EDUARDO MERAZ. ¿Qué tan radical de izquierda puede ser quien vive en un palacio, que entre sus posesiones tiene un rancho y, además de querer pasar a la historia, su máxima aspiración es recibir doble pensión: la de adulto mayor y la alcanzada por sus servicios en el gobierno?
¿Se puede llamar radical quien asegura querer erradicar la corrupción, pero, en los hechos, es relativamente permisivo con estas prácticas cuando se trata de familiares y personas cercanas?
Tampoco se puede llamar radical de izquierda, quien con sus políticas de gobierno ha permitido a los ricos ser más ricos. Mucho menos cuando eso se ha traducido en el aumento de la pobreza en grandes núcleos de población.
El radicalismo, que implica nada de medianías, debería traducirse en acciones encaminadas a garantizar pruebas y vacunas gratuitas ante la pandemia, o la existencia suficiente y oportuna de medicamentos, en vez de obligar a la población a asumir deudas por obras cuya viabilidad se encuentra en entredicho.
Entender el radicalismo como sinónimo del desmantelamiento de instituciones, muchas de las cuales contaron en su diseño con el visto bueno del grupo político al que se pertenece, no sólo es manifestación de incongruencia, sino expresión de malevolencia.
Cuando las palabras no se corresponden con los hechos se miente. Y esa parece ser la divisa del presidente sin nombre y sin estatua, que esconde en la palabrería sus verdaderas intenciones absolutistas.
Por eso, con la sucesión adelantada en Morena y sus efectos y defectos en la conformación de grupos en su interior, la unidad monolítica del partido guinda corre el riesgo de entrar en un proceso de desmoronamiento y, por ende, pérdida de la confianza y aceptación social.

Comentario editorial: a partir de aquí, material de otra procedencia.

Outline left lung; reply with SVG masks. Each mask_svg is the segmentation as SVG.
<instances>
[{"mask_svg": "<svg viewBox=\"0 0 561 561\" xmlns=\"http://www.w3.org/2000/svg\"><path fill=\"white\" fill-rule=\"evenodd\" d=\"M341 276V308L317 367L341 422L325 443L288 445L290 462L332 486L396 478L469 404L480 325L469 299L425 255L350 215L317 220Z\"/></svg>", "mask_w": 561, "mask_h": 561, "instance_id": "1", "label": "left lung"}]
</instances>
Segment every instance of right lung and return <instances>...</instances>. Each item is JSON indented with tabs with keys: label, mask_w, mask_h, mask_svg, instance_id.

La inminente consulta para la revocación de mandato, será el catalizador a través del cual se irá decantando el peso específico del ejecutivo entre el morenismo. Servirá también para conocer si el “radicalismo” presidencial tiene posibilidades de sobrevivir o se irá extinguiendo conforme se acerque el final del sexenio.

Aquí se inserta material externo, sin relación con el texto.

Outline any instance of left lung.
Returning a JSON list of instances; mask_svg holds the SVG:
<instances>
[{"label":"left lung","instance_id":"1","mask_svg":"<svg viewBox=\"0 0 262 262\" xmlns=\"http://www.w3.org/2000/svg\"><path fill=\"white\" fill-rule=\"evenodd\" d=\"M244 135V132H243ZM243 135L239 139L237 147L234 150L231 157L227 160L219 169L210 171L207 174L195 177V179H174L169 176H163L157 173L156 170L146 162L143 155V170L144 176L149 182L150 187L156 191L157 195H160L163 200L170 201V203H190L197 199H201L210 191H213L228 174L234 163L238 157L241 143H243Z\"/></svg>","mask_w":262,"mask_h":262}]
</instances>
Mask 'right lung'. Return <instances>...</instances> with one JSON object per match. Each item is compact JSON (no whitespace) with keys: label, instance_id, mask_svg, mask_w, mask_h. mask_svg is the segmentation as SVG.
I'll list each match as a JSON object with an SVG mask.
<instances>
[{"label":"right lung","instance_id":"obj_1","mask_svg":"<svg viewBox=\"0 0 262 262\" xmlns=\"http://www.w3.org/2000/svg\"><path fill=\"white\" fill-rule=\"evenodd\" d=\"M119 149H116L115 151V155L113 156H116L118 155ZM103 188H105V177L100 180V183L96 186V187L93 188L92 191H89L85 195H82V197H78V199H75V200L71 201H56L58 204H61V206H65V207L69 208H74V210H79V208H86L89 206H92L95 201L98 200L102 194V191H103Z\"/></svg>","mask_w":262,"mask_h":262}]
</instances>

En ese sentido, los resultados de dicha consulta marcarán el destino de la triada de reformas constitucionales programadas por el innombrable mandatario para la segunda mitad de su gestión, pues permitirá constatar si existe correspondencia entre popularidad y aprobación de la gestión morenista.
Aun cuando obtenga un amplio respaldo, se ve poco probable que el resultado sea vinculatorio, pues difícilmente alcanzará el 40 por ciento del padrón electoral lo cual, en sí mismo, reflejará la nueva correlación de fuerzas y, al mismo tiempo, el grado de desgaste de la actual administración.
Podemos anticipar que las reformas eléctrica, electoral y de la Guardia Nacional difícilmente se aprobarán sin cambiarle una coma; método radical que ya ha perdido la vigencia con la que se aplicó en buena medida en las iniciativas presentadas en los primeros tres años, cuyos resultados están muy lejos de lo prometido.
El radicalismo, promovido por el presidente sin nombre, es en realidad “chic”, “popof” -para usar la terminología contemporánea de los adultos mayores-, ese que no se atreve a tocar a los machuchones ni con el pétalo de una reforma fiscal.
He dicho.
EFECTO DOMINÓ
Reticente a seguir las recomendaciones de las autoridades de salud profesionales, el mandatario sin nombre contrajo, por segunda ocasión, Covid-19, lo cual demuestra que los remedios esotéricos y caseros carecen de efectividad para otorgar fuerza moral y evitar contagios.